|
Au crépuscule du Dimanche dernier les premiers résultats provisoires se faisaient attendre. Ils classaient respectivement la liste Moussa Mara, le RPM, l’Adema, l’URD, le MPR, premier. Les autres ramassaient le restant pour au moins sécher les larmes de la défaite. Jusqu’aujourd’hui, c’est la même réalité. Aucune liste n’a la majorité absolue ; chose qui rend les coalitions inévitables.
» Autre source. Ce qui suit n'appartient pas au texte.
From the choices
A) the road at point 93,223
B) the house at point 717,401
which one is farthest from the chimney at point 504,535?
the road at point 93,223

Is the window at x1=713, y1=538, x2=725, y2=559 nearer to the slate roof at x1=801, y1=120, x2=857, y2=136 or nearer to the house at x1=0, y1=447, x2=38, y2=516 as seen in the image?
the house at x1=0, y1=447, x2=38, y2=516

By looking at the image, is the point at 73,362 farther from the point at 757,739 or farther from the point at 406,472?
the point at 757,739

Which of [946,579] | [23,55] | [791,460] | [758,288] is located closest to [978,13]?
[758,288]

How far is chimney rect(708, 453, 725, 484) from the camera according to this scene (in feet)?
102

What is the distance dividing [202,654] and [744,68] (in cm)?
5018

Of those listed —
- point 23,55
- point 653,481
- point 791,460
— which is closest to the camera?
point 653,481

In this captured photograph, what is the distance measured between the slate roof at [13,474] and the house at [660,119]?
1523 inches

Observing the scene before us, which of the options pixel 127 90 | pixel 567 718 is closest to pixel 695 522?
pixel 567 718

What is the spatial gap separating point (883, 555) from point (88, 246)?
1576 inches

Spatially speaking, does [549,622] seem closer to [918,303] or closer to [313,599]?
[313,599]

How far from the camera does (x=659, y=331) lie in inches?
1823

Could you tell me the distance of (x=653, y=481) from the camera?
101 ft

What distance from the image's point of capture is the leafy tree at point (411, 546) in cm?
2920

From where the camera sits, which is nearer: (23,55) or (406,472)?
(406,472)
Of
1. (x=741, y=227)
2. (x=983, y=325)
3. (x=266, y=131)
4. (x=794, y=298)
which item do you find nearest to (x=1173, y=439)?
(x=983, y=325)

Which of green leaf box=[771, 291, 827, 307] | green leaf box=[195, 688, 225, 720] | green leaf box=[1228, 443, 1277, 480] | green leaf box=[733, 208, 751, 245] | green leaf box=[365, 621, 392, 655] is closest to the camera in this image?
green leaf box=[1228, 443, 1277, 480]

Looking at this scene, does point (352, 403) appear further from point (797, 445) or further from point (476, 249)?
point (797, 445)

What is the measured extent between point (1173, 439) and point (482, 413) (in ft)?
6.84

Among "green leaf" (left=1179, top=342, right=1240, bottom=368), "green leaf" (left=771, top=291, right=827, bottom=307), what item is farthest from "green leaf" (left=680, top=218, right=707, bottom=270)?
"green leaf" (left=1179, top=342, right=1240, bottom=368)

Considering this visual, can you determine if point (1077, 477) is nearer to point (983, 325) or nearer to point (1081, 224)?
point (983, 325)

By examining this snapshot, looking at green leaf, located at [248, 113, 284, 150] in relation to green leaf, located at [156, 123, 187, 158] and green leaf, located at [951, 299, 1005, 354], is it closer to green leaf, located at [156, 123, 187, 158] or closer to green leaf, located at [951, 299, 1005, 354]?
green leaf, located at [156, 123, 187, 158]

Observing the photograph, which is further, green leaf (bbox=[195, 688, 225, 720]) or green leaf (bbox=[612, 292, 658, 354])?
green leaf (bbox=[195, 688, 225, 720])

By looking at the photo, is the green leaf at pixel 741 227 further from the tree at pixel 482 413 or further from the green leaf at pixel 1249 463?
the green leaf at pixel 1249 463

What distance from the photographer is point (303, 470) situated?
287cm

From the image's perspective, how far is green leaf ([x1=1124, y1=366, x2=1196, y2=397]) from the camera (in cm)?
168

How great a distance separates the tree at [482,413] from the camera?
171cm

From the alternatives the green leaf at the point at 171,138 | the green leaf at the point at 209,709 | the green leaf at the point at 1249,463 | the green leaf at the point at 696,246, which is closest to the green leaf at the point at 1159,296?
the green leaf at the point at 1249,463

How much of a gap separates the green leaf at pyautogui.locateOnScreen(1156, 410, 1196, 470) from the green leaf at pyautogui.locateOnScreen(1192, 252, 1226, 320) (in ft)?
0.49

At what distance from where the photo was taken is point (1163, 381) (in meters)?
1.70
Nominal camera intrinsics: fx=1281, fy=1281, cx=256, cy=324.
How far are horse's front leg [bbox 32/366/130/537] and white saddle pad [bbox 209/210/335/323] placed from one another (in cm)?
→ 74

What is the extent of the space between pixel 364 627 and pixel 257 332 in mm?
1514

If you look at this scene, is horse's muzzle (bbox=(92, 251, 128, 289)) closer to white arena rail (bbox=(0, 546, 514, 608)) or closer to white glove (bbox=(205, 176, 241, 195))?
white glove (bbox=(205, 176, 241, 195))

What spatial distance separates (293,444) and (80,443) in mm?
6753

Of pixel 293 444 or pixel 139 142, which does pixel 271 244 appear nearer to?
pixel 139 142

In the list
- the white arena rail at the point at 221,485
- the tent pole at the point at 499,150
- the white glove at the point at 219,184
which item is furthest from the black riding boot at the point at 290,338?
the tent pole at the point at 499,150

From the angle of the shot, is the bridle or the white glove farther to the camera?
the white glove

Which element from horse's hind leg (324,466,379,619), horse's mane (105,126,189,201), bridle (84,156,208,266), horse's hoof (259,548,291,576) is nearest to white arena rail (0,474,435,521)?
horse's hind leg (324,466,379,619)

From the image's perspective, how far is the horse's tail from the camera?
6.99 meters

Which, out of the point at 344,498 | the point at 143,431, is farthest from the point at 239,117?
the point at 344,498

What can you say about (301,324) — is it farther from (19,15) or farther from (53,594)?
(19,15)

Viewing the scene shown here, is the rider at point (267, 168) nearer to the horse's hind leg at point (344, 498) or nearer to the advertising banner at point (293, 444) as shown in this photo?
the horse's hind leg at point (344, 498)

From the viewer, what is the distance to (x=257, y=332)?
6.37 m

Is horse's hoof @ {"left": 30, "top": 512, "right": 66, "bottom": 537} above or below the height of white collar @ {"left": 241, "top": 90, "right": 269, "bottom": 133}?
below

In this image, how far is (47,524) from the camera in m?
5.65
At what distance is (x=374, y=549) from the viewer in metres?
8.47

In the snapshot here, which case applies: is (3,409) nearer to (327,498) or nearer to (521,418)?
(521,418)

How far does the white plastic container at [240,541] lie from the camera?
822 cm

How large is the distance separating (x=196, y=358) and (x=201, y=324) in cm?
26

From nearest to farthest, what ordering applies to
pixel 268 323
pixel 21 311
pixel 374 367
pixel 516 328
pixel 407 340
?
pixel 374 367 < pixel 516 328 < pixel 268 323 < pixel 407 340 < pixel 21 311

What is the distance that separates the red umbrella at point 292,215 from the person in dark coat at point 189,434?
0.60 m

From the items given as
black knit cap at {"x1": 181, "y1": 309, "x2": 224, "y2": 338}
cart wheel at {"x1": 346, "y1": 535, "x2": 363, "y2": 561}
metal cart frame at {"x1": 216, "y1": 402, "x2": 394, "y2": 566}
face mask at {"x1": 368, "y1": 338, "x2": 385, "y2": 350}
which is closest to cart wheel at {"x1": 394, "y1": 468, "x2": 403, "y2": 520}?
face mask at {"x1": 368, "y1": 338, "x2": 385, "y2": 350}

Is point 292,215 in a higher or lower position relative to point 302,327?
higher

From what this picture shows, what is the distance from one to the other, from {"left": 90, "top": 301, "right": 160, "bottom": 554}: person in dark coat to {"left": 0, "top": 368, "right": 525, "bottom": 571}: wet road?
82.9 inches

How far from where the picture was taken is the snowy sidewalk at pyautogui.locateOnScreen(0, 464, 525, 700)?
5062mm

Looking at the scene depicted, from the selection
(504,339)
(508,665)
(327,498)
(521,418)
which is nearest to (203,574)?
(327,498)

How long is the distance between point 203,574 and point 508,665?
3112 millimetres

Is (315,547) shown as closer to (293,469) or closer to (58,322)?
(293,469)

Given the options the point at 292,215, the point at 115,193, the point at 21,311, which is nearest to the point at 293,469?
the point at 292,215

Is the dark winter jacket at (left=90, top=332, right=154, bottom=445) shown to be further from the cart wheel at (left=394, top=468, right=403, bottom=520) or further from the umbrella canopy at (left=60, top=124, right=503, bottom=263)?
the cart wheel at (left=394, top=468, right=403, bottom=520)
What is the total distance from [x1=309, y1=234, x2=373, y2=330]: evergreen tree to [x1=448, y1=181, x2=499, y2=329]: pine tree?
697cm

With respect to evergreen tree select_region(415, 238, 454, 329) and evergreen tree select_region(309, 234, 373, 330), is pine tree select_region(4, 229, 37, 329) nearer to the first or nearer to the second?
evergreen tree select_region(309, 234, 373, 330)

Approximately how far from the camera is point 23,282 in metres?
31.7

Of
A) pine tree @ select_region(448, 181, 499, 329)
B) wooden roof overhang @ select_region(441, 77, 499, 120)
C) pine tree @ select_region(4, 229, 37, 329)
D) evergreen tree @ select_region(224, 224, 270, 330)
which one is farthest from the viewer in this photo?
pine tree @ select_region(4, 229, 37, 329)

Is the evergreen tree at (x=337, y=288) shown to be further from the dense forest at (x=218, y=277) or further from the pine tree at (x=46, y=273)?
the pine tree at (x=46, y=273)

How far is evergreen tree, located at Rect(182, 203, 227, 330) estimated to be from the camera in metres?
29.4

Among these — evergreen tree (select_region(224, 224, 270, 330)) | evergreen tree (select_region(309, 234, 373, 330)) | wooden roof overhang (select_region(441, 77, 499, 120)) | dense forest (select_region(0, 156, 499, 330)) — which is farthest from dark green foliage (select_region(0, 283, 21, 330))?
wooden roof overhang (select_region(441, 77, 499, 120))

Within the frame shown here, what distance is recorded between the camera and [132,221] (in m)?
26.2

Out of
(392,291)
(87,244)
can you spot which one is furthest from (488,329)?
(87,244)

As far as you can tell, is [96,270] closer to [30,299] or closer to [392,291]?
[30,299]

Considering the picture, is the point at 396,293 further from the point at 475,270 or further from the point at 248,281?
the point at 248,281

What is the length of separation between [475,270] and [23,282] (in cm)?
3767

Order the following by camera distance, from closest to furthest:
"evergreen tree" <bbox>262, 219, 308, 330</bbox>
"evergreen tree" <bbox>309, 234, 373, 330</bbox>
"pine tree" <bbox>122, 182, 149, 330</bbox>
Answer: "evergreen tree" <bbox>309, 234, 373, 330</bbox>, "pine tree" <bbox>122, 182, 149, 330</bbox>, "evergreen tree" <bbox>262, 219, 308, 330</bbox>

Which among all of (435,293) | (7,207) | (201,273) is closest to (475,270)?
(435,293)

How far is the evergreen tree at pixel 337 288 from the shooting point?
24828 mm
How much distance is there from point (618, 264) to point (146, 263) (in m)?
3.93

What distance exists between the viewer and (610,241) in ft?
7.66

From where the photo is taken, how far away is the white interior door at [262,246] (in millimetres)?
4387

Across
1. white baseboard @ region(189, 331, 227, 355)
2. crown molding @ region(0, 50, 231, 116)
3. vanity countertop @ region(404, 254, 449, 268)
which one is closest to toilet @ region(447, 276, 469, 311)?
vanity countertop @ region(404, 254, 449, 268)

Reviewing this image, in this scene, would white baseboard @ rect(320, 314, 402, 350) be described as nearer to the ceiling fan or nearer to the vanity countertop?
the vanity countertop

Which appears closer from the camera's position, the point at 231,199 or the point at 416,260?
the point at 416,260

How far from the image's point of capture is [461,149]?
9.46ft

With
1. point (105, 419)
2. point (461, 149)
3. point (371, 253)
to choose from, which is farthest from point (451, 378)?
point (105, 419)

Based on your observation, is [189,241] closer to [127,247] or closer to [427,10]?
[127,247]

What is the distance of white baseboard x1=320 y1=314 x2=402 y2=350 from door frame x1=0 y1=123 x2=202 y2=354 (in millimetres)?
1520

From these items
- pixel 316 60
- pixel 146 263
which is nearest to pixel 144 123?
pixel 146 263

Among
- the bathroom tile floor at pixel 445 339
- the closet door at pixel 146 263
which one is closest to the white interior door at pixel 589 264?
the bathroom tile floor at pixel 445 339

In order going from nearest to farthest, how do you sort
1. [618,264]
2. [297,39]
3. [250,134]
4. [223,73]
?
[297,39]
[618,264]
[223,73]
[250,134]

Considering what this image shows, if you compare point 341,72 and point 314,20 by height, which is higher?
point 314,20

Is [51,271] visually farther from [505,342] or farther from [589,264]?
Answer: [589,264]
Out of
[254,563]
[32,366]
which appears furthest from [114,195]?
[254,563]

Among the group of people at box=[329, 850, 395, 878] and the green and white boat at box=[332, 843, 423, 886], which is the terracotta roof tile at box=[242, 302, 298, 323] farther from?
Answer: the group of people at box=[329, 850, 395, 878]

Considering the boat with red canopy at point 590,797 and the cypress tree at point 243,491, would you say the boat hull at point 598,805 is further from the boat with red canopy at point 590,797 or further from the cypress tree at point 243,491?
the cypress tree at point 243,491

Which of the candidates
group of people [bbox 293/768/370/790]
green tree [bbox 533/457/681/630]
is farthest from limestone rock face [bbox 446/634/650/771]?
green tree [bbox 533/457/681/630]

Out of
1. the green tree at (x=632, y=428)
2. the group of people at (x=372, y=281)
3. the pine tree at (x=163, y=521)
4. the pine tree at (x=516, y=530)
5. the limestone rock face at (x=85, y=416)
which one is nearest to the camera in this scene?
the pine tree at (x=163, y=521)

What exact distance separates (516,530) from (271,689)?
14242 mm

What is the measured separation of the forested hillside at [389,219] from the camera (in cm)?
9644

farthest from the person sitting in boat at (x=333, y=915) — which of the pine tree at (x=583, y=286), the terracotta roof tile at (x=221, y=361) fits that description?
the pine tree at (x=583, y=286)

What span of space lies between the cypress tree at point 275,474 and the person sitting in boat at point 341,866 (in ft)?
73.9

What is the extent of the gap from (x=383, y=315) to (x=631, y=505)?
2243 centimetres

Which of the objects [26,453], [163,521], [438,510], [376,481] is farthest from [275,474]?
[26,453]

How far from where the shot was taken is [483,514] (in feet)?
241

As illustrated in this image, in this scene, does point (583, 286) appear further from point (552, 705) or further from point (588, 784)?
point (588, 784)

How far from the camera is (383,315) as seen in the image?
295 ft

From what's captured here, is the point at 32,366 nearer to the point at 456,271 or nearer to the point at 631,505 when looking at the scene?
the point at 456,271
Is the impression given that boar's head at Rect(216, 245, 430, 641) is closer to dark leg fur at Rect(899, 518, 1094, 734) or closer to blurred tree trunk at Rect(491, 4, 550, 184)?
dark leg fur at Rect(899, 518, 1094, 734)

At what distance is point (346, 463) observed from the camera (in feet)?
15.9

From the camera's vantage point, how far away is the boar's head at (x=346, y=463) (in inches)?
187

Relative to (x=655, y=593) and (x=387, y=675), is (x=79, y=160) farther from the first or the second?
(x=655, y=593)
De sources bien introduites, le RPM, l’ADEMA, l’URD et le MPR, envisagent d’accorder les violons pour barrer la route au jeune ennemi des partis politiques. On le sait, Moussa Mara est allergique aux partis politiques. Au cours de la campagne électorale, il ne cessait de leur lancer ses flèches. L’homme ne le cache pas, il est très possible de faire la politique sans partis politiques. En 2007, il est parti en ballottage avec IBK, lors des législatives. Mais avant le deuxième tour, le néophyte en politique a creusé sa propre tombe en s’attaquant à toutes les formations politiques. C’est ainsi que celles-ci se sont unies pour le combattre ; et au deuxième tour il a mordu la poussière. Cette année encore, c’est le même schéma qui est tracé, sauf en cas de surprise de dernières minutes.
Moussa Marra dans un tourbillon :
Avec 14 conseillers, Moussa Marra devrait avoir de fortes chances d’être élu maire. Mais malheureusement pour lui, elles sont très minimes, si l’on regarde la force de l’union des partis politiques : le RPM 11, l’ADEMA 6, l’URD 4 et le MPR 3. Cet ensemble fait déjà 24 sur 41 conseillers. L’indépendant Kaoural a empoché 3 conseillers. Donc l’étau se resserre autour des indépendants. De sources sûres, les partis ont fini avec leur stratégie, mais une seule équation reste à résoudre : Qui sera le maire parmi ces formations politiques ? Avant la date de l’élection du bureau communal, rien n’est à écarter.